L’étude de la sigillée restera toutefois longtemps circonscrite à l’établissement des typo-chronologies, et ce n’est que depuis 1960 environ que l’on saisira l’immense potentiel scientifique de ce matériel. On ouvre alors des recherches sur les aspects techniques de leur fabrication, L’étude des matériaux constitutifs permettra de déterminer l’origine géographique et les ateliers producteurs et donc les courants commerciaux qui permirent la diffusion de leurs productions. Par comparaison ensuite, les connaissances de la sigillée permettront de dater d’autres productions régionales et d’autres types de céramiques, mais aussi d’autres types de mobilier archéologique. Ce n’est toutefois qu’avec l’approche contextuelle de l’archéologie que l’on sortira la céramique et notamment la sigillée du piège des typo-chronologies pour mettre l’accent sur les liens unissant des témoins matériels aux cultures au sein desquelles ils ont été réalisés, mais aussi desquelles ils ont été consommés.
Les débuts de la production :  
Diverses approches ont d’abord été tentées par les potiers gaulois, mais les difficultés techniques qu’ils rencontrèrent ne permirent pas à ce stade une production d’envergure ni surtout une large commercialisation. Les vernis de ces pré-sigillées manquaient d’éclat et ces productions ne parvinrent pas vraiment à concurrencer les sigillées des ateliers italiques. La cuisson dans des fours à flamme directe ne permettait pas ce fameux grésage des engobes et tout au plus cette céramique permettait-elle de combler un manque local ou régional de vaisselle de service répondant aux nouveaux goûts esthétiques et culinaires méditerranéens.  L’apparition assez brutale de la production de « vraies » sigillées pose la question de l’intervention directe se spécialistes venus d’Italie.
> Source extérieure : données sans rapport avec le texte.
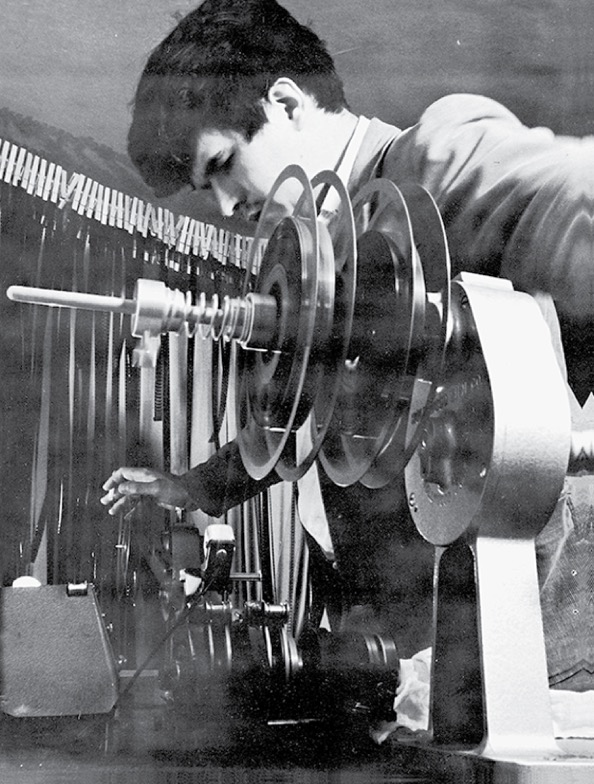 Stan Brakhage at work on 'Dog Star Man: Prelude.'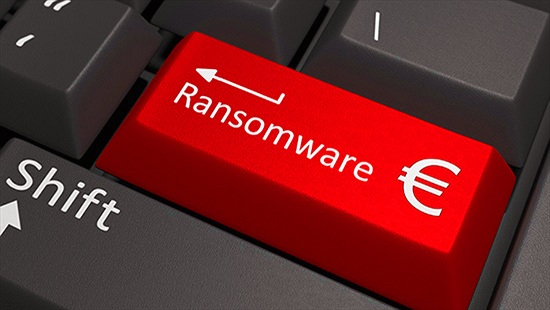 Trend Micro phát hành công cụ giải mã các tập tin bị mã hóa bởi ransomware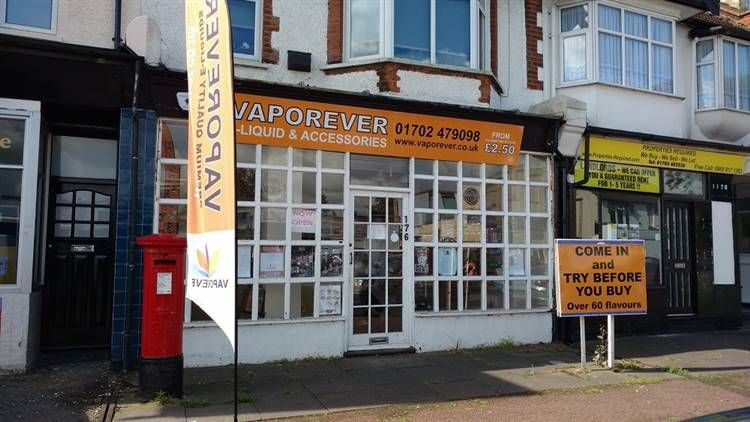Main Road Shop Premises To Let Leigh On Sea Main Road
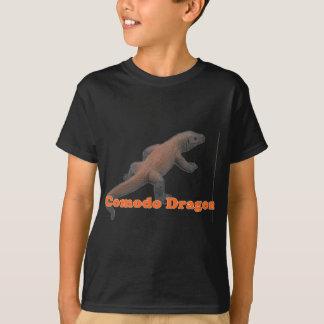 Dragon Komodo Series T-Shirt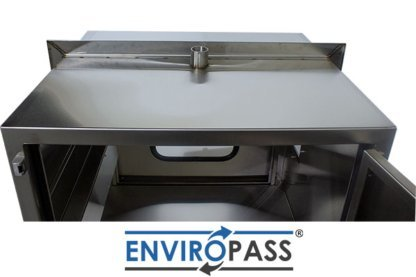 EnviroPass® Stainless Steel Ventilated Pass-Through with HEPA filter gat-ept-w-vpt-332931-ss top side with door open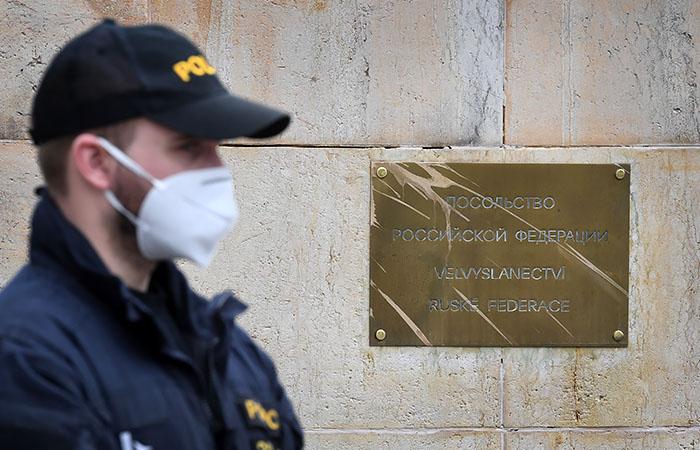 Чехия заподозрила Петрова и Боширова в организации взрыва в Врбетице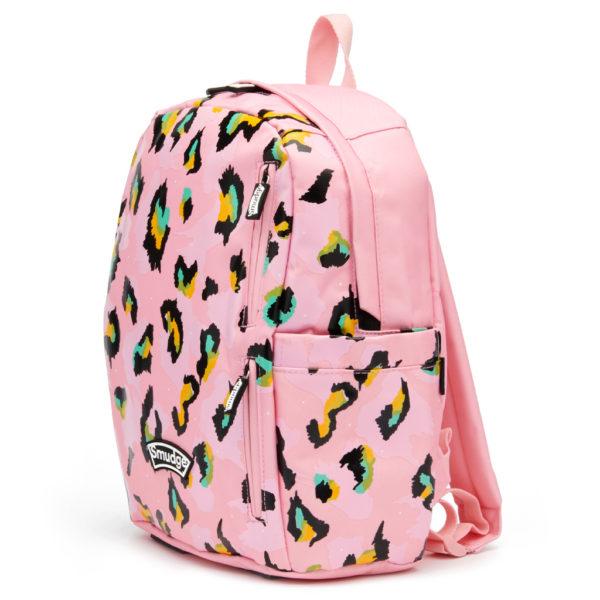 SMDG15750 Celestial Rucksack 1024x1024 Web 2 copy 600x600 - Celestial Skins Backpack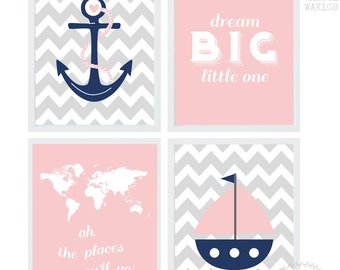 Baby Girl Nursery Art / Nautical Nursery Printables / Nautical Nursery Decor / Anchor Sailboat World Dream Big Print Navy Pink Grey Set of 4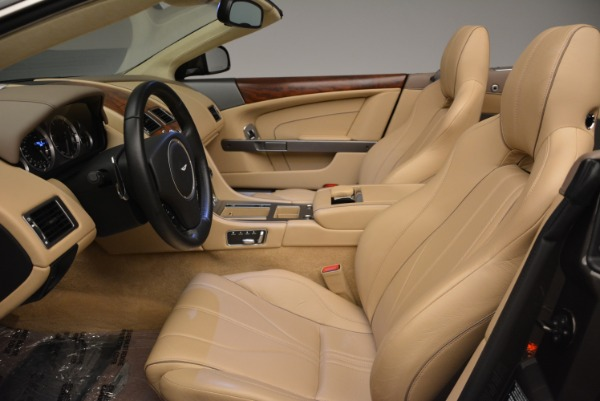 Used 2012 Aston Martin Virage Convertible for sale Sold at Bugatti of Greenwich in Greenwich CT 06830 21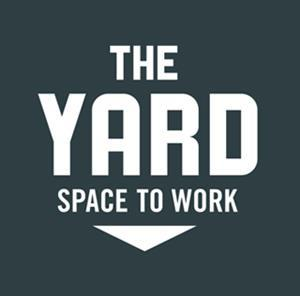 the-yard-coworking-shared-office-nyc-brooklyn-manhattan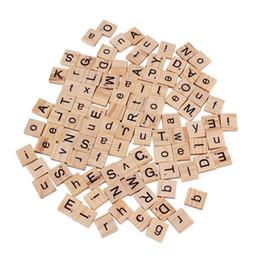 Wholesale Vinyl Alphabet Letters - New 100Pcs Burlywood Color Wooden Alphabet Scrabble Tiles Black Letters & Numbers For Crafts Wood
Ce n’est que lorsque ces derniers ouvrirent des succursales, exportèrent leur savoir-faire, que la sigillée gauloise, cuite dans des fours à tubulures, atteignit sa morphologie aboutie. En fait elle reprenait le répertoire des formes produites par les ateliers italiques, à tel point que sans analyses physico-chimiques, il est souvent presque impossible de les différencier des modèles produits à Arrezzo et Pise entre autres. 
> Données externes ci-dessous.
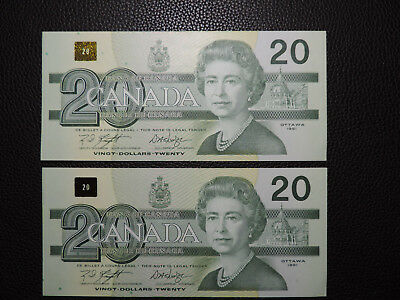 2x 1991 $20 Dollar Bank of Canada Banknote EWM2972945-46 UNC grade (Consecutive)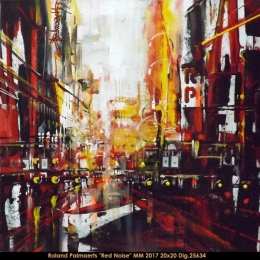 Roland Palmaerts - cityscape - scene de ville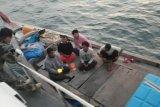 KKP bebaskan nelayan yang ditangkap aparat Malaysia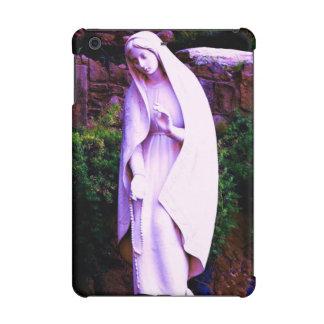 Purple Virgin Mary Statue iPad Mini Retina Case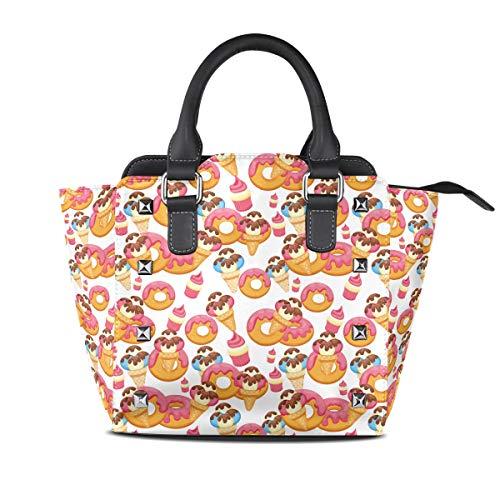 Donut Glazed Delicious Ale Women Top Handle Satchel Handbags Shoulder Bag Tote Purse Messenger Bags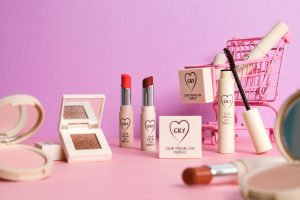 Reviewing Taeri Taeri's Dreamy New Makeup Brand CILY – THE YESSTYLIST - Asian Fashion Blog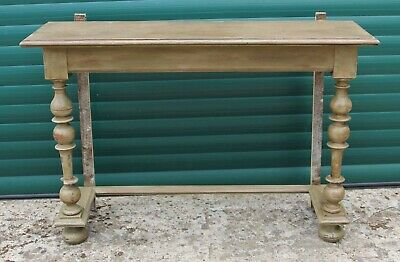 Console Table - Up cycled French Table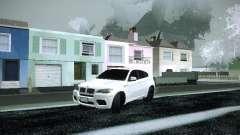 BMW X6M E72 para GTA San Andreas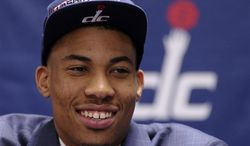 Washington Wizards 2013 top NBA draft pick Otto Porter speaks during a news conference at the Verizon Center in Washington, Friday, June 28, 2013. The Wizards selected Porter who was the third overall pick in the NBA draft. (AP Photo/Susan Walsh)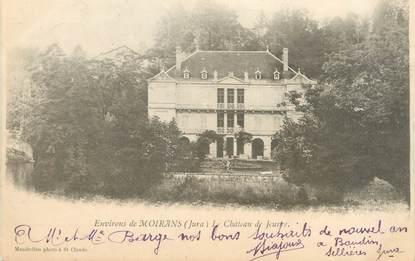 """/ CPA FRANCE 39 """"Environs de Moirans, le château de Jeurre"""""""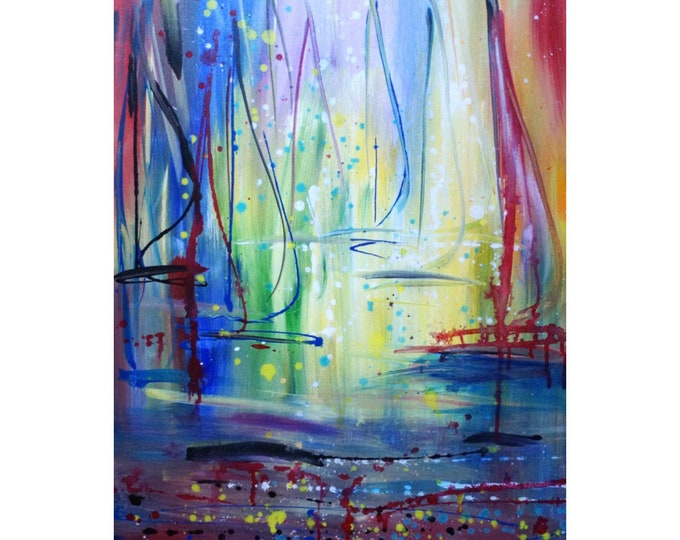 SAILBOATS Morning Seascape Shore  for your beach house, lake cabin or your sailing business Original Painting on canvas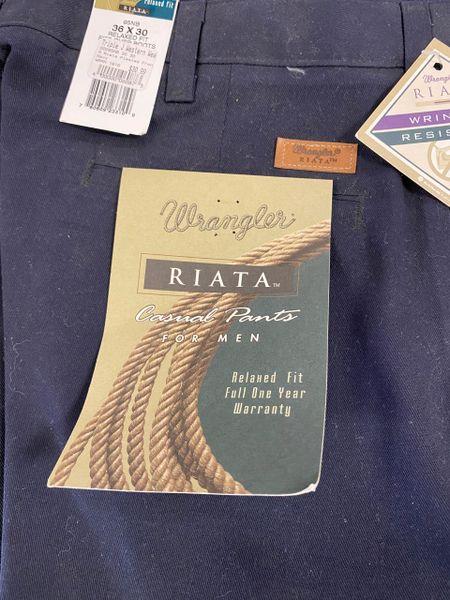 Men's Riata Navy Dress Pants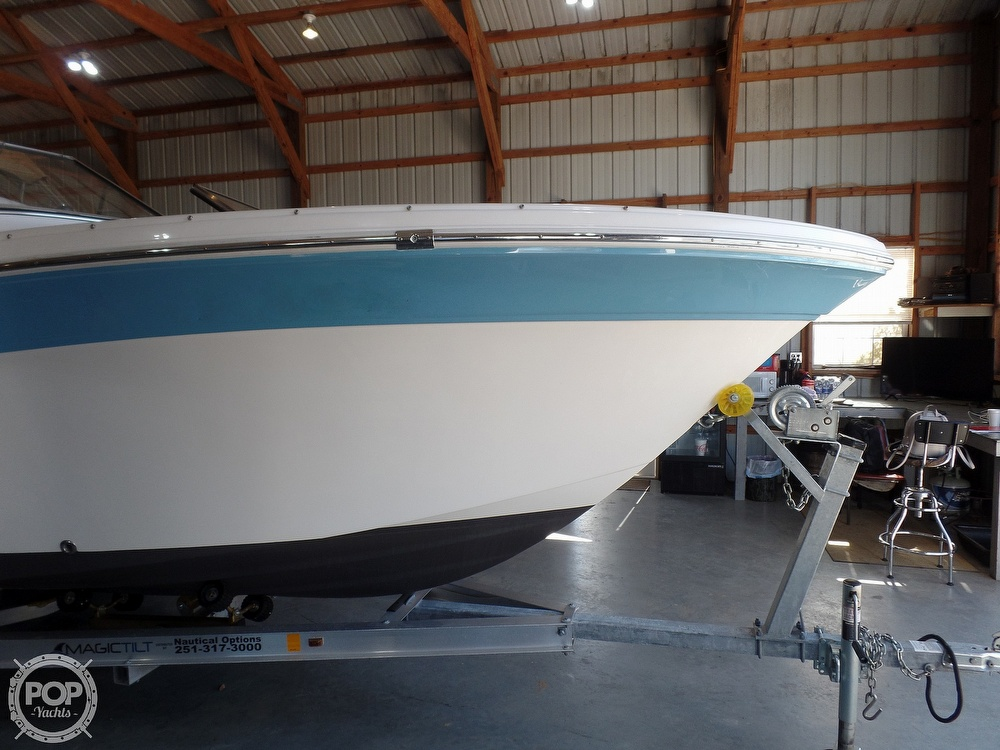 2017 Sea Fox boat for sale, model of the boat is 226 Traveler & Image # 8 of 40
Carte des ateliers de sigillée en Gaule. La production est proportionnelle à la taille des marquages. la Grufesenque, Lezoux, L'Argonne et Rheinzabern sont les centres les plus importants
Peu après le tournant de l’ère, une importante production apparut à Millau, sur le site de La Graufesenque, qui après quelques essais hésitants, devint rapidement le plus important centre de production de sigillée gauloise. L’exceptionnelle qualité de cette céramique déboucha sur un énorme succès commercial, un évènement sans précédent dans l’artisanat antique de la céramique. Bien que seulement 3% du site aient aujourd’hui été fouillés, on sait qu’au moins 500 potiers ou ateliers de potiers connus par leurs estampilles ont exercé en ce lieu entre le Ier et le début du IIème siècle de notre ère. 
Carte de diffusion des productions de La Graufesenque
Dés les années 30 à 50 de notre ère, les productions de La Graufesenque ont été distribuées dans toute la partie occidentale de l’Empire, voire parfois beaucoup plus loin. Au Sud, c’est au moins jusqu’au Soudan que ces céramiques ont été retrouvées. A l’Est, en plus de fréquentes découvertes en Inde, on en a découvert dans un site archéologique du Delta du Mekong !
Non seulement les quantités de céramiques produites dans ces ateliers sont énormes, et peuvent se compter en milliards de pièces (à la Graufesenque seulement, on évalue la production totale entre 1 et 3 milliards. Vous avez bien lu, entre 1'000'000'000 et 3'000'000'000…), mais avec les fouilles on commence à en comprendre la structure, notamment par ces étonnants bordereaux d’enfournement, dont plusieurs complets et au moins 50 fragmentaires ont été jusqu’ici découverts :
Souvent bilingues comme celui-ci, notre méconnaissance de la langue gauloise rend leur interprétation difficile.

autagis cintux XXI
tuθos decametos luxtos
uerecunda canastri S = D
eti pedalis CX
eti canastri ==D
Albanos panias (I)XXV
Albinos uinari D
Summacos catili (I)(I)CDLX
Felix scota catili V CC
Tritos priuatos paraxi V DL
Deprosagi paraxidi (I)(I)DC
Masuetos acitabli IX D

Les deux premières lignes sont en gaulois et signifieraient : premier bordereau de 21 / dixième four chargé.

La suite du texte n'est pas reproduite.